What you will do:
What you return must match the records character for character.

-- Recorded data follows --

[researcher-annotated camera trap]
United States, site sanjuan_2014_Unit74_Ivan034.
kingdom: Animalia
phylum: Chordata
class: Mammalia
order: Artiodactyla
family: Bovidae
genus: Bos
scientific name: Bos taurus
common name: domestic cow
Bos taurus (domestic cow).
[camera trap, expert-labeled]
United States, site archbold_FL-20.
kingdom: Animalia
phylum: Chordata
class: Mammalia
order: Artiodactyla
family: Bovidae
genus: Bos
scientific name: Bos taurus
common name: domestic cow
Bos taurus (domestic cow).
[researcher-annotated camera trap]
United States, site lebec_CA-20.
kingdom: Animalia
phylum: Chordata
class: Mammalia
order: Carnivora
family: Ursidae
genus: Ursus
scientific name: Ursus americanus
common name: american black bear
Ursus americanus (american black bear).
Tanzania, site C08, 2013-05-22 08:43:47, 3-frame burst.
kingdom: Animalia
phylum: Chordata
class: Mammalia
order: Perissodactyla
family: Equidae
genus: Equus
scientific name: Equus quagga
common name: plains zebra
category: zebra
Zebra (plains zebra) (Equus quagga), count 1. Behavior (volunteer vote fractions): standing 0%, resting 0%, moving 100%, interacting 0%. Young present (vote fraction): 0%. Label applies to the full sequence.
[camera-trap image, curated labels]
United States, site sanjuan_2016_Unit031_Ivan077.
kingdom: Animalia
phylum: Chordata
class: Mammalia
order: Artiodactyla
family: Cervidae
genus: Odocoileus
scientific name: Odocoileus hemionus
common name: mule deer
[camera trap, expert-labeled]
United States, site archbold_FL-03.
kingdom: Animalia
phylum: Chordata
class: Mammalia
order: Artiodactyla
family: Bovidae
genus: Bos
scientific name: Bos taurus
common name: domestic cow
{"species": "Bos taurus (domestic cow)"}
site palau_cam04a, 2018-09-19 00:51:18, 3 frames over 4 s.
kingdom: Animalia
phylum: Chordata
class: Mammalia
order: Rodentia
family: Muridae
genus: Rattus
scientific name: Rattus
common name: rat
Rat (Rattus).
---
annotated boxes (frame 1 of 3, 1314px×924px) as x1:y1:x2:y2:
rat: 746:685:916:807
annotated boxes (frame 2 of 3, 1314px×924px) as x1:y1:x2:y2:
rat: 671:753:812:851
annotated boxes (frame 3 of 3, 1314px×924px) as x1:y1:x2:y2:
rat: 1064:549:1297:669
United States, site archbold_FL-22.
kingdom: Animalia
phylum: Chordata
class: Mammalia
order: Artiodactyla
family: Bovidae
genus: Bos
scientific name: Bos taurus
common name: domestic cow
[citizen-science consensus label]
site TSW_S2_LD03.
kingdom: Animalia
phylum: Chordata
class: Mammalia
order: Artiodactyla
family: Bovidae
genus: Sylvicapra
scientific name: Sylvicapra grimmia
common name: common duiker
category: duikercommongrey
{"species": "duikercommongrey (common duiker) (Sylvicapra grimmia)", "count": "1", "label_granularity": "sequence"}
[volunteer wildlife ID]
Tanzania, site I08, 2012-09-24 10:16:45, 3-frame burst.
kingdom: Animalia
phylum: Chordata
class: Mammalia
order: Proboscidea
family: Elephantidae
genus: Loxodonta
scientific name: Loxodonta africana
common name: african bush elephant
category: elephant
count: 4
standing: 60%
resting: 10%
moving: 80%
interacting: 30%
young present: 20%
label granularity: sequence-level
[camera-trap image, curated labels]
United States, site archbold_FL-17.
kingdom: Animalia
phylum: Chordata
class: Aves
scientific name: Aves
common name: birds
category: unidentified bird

-- Recorded data concluded --

Expected answer:
[researcher-annotated camera trap]
United States, site sanjuan_2014_Unit74_Ivan034.
kingdom: Animalia
phylum: Chordata
class: Mammalia
order: Artiodactyla
family: Bovidae
genus: Bos
scientific name: Bos taurus
common name: domestic cow
Bos taurus (domestic cow).
[camera trap, expert-labeled]
United States, site archbold_FL-20.
kingdom: Animalia
phylum: Chordata
class: Mammalia
order: Artiodactyla
family: Bovidae
genus: Bos
scientific name: Bos taurus
common name: domestic cow
Bos taurus (domestic cow).
[researcher-annotated camera trap]
United States, site lebec_CA-20.
kingdom: Animalia
phylum: Chordata
class: Mammalia
order: Carnivora
family: Ursidae
genus: Ursus
scientific name: Ursus americanus
common name: american black bear
Ursus americanus (american black bear).
Tanzania, site C08, 2013-05-22 08:43:47, 3-frame burst.
kingdom: Animalia
phylum: Chordata
class: Mammalia
order: Perissodactyla
family: Equidae
genus: Equus
scientific name: Equus quagga
common name: plains zebra
category: zebra
Zebra (plains zebra) (Equus quagga), count 1. Behavior (volunteer vote fractions): standing 0%, resting 0%, moving 100%, interacting 0%. Young present (vote fraction): 0%. Label applies to the full sequence.
[camera-trap image, curated labels]
United States, site sanjuan_2016_Unit031_Ivan077.
kingdom: Animalia
phylum: Chordata
class: Mammalia
order: Artiodactyla
family: Cervidae
genus: Odocoileus
scientific name: Odocoileus hemionus
common name: mule deer
[camera trap, expert-labeled]
United States, site archbold_FL-03.
kingdom: Animalia
phylum: Chordata
class: Mammalia
order: Artiodactyla
family: Bovidae
genus: Bos
scientific name: Bos taurus
common name: domestic cow
{"species": "Bos taurus (domestic cow)"}
site palau_cam04a, 2018-09-19 00:51:18, 3 frames over 4 s.
kingdom: Animalia
phylum: Chordata
class: Mammalia
order: Rodentia
family: Muridae
genus: Rattus
scientific name: Rattus
common name: rat
Rat (Rattus).
---
annotated boxes (frame 1 of 3, 1314px×924px) as x1:y1:x2:y2:
rat: 746:685:916:807
annotated boxes (frame 2 of 3, 1314px×924px) as x1:y1:x2:y2:
rat: 671:753:812:851
annotated boxes (frame 3 of 3, 1314px×924px) as x1:y1:x2:y2:
rat: 1064:549:1297:669
United States, site archbold_FL-22.
kingdom: Animalia
phylum: Chordata
class: Mammalia
order: Artiodactyla
family: Bovidae
genus: Bos
scientific name: Bos taurus
common name: domestic cow
[citizen-science consensus label]
site TSW_S2_LD03.
kingdom: Animalia
phylum: Chordata
class: Mammalia
order: Artiodactyla
family: Bovidae
genus: Sylvicapra
scientific name: Sylvicapra grimmia
common name: common duiker
category: duikercommongrey
{"species": "duikercommongrey (common duiker) (Sylvicapra grimmia)", "count": "1", "label_granularity": "sequence"}
[volunteer wildlife ID]
Tanzania, site I08, 2012-09-24 10:16:45, 3-frame burst.
kingdom: Animalia
phylum: Chordata
class: Mammalia
order: Proboscidea
family: Elephantidae
genus: Loxodonta
scientific name: Loxodonta africana
common name: african bush elephant
category: elephant
count: 4
standing: 60%
resting: 10%
moving: 80%
interacting: 30%
young present: 20%
label granularity: sequence-level
[camera-trap image, curated labels]
United States, site archbold_FL-17.
kingdom: Animalia
phylum: Chordata
class: Aves
scientific name: Aves
common name: birds
category: unidentified bird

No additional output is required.